## [Testo di studio]

Pagina 2 | Chi è Moutet, l’avversario di Sinner agli ottavi di finale al Roland Garros
Talento creativo
Il gioco di Moutet è brillante e folle allo stesso tempo, un tennis champagne da palati fini, che sta facendo impazzire il Bois de Boulogne. Nel match di terzo turno contro l’austriaco Ofner ha servito da sotto ben 12 volte, realizzando il 75% dei punti. Per alcuni il cosiddetto “underarm serve” è una mancanza di rispetto, per Moutet è un’arma decisiva. «Quando il mio avversario in risposta si posiziona lontanissimo dalla riga di fondo…».

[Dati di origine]

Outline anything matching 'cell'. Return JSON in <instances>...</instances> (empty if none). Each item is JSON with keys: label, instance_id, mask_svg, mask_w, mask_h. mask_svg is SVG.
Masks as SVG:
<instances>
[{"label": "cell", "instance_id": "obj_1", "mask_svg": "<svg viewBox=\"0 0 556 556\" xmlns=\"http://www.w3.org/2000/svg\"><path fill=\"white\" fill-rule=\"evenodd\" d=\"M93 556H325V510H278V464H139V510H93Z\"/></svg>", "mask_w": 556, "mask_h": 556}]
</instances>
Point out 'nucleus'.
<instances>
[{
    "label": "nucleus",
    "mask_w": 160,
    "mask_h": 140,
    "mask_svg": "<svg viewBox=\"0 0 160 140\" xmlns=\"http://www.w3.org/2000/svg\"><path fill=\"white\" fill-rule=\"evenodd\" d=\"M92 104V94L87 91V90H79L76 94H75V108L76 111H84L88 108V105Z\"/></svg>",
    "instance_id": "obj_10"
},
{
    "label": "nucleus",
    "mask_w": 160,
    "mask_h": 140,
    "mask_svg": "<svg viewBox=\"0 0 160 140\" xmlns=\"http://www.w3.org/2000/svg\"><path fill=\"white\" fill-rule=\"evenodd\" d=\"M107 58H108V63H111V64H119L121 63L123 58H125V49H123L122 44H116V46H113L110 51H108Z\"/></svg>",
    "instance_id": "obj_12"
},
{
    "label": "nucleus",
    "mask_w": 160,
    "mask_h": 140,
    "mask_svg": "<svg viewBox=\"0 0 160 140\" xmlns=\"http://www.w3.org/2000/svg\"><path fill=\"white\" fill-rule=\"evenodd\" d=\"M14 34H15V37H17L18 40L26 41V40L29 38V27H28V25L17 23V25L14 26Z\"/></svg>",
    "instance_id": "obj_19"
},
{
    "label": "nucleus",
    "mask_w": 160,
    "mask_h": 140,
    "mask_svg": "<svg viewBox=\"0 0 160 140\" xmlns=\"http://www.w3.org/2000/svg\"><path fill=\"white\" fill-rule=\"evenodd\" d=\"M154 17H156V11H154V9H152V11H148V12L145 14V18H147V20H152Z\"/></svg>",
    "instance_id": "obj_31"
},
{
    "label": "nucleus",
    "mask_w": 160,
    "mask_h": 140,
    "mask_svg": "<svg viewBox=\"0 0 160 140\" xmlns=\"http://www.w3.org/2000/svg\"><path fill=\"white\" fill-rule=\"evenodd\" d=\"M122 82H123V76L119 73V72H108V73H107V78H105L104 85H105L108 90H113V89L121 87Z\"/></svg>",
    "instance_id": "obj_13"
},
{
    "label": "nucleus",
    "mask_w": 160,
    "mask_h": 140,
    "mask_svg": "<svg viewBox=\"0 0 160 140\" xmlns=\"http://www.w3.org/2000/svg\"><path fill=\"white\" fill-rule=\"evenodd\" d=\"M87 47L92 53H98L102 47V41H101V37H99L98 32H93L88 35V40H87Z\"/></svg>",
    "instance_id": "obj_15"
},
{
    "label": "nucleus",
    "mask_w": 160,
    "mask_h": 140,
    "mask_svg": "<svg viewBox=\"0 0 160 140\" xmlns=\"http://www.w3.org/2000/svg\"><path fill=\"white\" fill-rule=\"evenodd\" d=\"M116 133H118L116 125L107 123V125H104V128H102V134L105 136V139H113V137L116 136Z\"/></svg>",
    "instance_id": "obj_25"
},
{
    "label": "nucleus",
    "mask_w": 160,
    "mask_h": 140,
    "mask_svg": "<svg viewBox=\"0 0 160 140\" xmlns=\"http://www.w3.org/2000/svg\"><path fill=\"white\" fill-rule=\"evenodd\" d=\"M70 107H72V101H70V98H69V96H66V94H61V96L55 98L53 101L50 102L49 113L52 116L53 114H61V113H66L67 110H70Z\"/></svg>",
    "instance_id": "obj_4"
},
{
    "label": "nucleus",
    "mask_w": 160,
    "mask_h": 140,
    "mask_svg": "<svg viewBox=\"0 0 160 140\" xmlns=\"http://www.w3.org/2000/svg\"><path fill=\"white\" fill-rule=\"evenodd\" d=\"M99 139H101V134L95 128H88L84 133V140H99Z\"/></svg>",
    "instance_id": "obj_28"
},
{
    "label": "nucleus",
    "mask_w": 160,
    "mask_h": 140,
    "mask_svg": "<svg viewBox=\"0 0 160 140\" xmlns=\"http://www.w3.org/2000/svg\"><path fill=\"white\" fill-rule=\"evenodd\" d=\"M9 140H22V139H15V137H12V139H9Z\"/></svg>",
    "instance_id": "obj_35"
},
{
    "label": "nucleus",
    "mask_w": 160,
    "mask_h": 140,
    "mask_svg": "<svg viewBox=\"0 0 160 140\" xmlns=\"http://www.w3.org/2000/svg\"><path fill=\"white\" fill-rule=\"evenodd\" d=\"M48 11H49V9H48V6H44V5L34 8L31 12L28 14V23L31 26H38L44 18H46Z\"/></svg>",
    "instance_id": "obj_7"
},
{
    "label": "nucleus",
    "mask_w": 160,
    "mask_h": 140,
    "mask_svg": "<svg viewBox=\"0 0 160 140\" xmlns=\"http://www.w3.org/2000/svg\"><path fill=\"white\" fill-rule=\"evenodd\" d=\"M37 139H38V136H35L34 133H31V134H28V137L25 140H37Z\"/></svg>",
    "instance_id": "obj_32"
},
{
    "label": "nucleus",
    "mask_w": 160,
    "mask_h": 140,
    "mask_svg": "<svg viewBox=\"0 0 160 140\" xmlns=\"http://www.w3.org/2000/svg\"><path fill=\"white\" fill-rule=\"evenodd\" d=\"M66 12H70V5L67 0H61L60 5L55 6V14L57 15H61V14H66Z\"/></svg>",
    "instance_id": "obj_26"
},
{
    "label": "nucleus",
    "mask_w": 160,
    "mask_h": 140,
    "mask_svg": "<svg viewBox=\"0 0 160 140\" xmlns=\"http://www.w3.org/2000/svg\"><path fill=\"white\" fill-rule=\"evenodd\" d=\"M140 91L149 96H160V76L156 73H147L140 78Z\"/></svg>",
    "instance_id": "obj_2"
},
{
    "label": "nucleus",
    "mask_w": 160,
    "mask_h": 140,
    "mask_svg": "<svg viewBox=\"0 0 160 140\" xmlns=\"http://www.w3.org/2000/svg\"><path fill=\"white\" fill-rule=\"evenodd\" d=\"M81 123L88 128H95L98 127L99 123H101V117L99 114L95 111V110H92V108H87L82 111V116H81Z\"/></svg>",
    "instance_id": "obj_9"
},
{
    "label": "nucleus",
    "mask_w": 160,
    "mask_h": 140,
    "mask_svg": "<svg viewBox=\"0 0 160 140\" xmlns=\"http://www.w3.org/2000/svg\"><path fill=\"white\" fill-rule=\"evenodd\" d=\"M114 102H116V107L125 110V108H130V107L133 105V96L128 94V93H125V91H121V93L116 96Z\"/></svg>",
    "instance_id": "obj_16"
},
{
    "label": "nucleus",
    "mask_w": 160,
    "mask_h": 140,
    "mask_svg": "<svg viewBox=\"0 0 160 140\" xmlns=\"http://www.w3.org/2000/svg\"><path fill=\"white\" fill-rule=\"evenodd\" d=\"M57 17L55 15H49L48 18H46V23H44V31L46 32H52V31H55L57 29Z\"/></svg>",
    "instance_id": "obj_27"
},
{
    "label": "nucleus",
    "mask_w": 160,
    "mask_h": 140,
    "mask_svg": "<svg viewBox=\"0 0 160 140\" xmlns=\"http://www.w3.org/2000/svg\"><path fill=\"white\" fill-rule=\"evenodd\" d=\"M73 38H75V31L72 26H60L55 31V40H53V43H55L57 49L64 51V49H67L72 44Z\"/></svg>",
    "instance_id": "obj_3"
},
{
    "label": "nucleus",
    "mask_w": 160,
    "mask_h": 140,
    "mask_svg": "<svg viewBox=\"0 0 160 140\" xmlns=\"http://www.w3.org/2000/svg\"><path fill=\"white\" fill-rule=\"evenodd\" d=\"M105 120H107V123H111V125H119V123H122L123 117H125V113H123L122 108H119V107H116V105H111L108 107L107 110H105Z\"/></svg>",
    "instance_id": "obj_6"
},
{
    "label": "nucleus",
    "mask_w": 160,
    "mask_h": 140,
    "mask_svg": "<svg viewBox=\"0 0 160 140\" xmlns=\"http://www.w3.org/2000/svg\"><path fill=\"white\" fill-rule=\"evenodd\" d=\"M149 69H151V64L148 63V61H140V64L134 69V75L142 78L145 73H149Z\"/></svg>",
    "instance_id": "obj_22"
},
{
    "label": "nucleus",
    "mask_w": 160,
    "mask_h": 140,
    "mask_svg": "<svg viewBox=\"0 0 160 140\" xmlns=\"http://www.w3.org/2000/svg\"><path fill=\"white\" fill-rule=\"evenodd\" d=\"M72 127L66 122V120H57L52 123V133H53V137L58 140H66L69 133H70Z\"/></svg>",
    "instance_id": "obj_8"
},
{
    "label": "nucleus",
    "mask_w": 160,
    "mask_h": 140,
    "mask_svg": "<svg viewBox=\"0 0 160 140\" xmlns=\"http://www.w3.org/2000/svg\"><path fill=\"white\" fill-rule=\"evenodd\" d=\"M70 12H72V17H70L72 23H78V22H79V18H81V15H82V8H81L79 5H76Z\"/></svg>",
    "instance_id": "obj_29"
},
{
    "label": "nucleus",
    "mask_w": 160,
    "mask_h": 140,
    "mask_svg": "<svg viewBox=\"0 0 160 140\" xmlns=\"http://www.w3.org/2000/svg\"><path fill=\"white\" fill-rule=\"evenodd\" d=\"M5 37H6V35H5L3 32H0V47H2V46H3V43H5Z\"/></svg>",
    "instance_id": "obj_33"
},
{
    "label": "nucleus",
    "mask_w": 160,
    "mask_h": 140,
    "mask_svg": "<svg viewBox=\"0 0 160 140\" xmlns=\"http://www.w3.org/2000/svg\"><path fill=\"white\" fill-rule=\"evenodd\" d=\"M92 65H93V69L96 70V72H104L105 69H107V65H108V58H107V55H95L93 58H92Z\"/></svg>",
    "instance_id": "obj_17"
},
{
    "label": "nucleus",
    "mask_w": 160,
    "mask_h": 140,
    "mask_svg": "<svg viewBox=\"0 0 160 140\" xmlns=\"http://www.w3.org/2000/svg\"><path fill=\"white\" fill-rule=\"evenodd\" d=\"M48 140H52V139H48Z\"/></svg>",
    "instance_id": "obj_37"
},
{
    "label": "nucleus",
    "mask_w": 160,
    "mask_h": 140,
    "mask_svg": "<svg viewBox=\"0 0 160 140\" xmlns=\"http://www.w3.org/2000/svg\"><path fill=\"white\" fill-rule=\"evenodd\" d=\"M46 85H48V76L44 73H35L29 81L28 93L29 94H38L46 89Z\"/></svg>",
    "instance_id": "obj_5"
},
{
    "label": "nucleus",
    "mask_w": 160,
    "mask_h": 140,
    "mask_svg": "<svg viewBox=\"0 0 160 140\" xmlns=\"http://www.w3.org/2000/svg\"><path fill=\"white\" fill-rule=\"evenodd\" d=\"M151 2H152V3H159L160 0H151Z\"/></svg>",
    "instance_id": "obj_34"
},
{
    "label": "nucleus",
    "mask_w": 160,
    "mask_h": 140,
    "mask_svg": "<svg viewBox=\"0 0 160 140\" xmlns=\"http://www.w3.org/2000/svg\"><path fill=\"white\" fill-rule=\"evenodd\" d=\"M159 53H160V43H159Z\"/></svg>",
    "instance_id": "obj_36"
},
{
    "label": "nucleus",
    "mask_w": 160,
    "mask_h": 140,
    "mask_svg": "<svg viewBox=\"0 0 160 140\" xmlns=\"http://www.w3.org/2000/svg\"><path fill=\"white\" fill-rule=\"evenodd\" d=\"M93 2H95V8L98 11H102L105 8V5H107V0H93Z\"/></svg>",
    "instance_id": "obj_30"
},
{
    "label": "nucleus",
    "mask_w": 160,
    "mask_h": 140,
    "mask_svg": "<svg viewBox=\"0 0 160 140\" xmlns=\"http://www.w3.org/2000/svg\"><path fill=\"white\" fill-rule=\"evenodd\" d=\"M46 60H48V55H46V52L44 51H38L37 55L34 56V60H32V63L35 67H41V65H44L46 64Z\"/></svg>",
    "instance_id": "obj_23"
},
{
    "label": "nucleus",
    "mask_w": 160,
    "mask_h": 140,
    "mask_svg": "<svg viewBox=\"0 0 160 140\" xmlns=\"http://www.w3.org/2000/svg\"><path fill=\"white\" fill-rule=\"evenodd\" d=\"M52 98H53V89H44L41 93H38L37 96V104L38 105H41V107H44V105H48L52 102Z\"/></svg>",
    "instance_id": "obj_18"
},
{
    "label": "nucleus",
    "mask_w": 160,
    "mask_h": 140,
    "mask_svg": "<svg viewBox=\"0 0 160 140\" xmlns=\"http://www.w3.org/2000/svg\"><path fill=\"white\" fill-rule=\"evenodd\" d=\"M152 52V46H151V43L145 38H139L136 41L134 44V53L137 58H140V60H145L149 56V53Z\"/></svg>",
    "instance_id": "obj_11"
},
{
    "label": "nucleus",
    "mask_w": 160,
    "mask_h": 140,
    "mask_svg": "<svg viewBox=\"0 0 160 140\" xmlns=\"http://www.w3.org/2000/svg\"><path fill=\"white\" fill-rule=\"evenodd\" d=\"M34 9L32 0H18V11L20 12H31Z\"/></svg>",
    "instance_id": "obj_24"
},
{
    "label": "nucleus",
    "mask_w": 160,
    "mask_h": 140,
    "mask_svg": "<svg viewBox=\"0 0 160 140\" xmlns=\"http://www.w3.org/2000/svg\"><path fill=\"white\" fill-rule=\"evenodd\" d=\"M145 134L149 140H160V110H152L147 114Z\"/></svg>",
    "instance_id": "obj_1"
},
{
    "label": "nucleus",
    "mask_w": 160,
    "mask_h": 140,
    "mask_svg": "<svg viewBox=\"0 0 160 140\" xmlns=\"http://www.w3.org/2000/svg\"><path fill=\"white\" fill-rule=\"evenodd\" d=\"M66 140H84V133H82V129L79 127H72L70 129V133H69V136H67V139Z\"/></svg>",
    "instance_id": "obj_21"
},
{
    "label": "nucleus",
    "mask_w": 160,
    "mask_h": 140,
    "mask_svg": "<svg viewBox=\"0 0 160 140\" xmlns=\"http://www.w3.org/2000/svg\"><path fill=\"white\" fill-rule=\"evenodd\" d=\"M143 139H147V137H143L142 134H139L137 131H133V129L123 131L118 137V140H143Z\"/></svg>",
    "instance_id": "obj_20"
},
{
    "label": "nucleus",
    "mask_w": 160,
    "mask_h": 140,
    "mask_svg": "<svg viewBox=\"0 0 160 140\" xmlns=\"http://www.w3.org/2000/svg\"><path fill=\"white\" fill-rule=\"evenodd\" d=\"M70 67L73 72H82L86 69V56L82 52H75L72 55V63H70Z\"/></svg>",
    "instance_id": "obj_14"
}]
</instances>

## [Esercizio A]
Secondo il testo su Moutet, quante volte ha servito da sotto nel match di terzo turno contro Ofner?
## [Esercizio B]
Riprendi il testo su Moutet e proseguilo subito dopo l'ultima frase riportata.

## [Risposta A]
Moutet ha servito da sotto 12 volte.

## [Risposta B]
Corentin è un creativo, dentro e fuori dal campo. Nel gennaio del 2023 si è dovuto operare per un serio problema al polso destro e lui, da buon mancino, ha deciso di passare al rovescio a una mano; grazie al suo talento e alla grande manualità in poche settimane si era già abituato. Fuori dal campo è un artista ancor più completo, un poeta maledetto: legge Baudelaire, Hugo, Rimbaud. Suona il pianoforte e la chitarra, adora Einaudi e Chopin, ma anche Jeff Buckley e il rap (ha inciso più di un brano). Ha una grande passione per i cantautori francesi del passato come Brel e Aznavour, che d’altronde cantava parole che sembrano scritte per Corentin: «Je suis un cabotin dans toute sa splendeur, Je suis né pour jouer». Sono un istrione, in tutto il suo splendore, sono nato per giocare.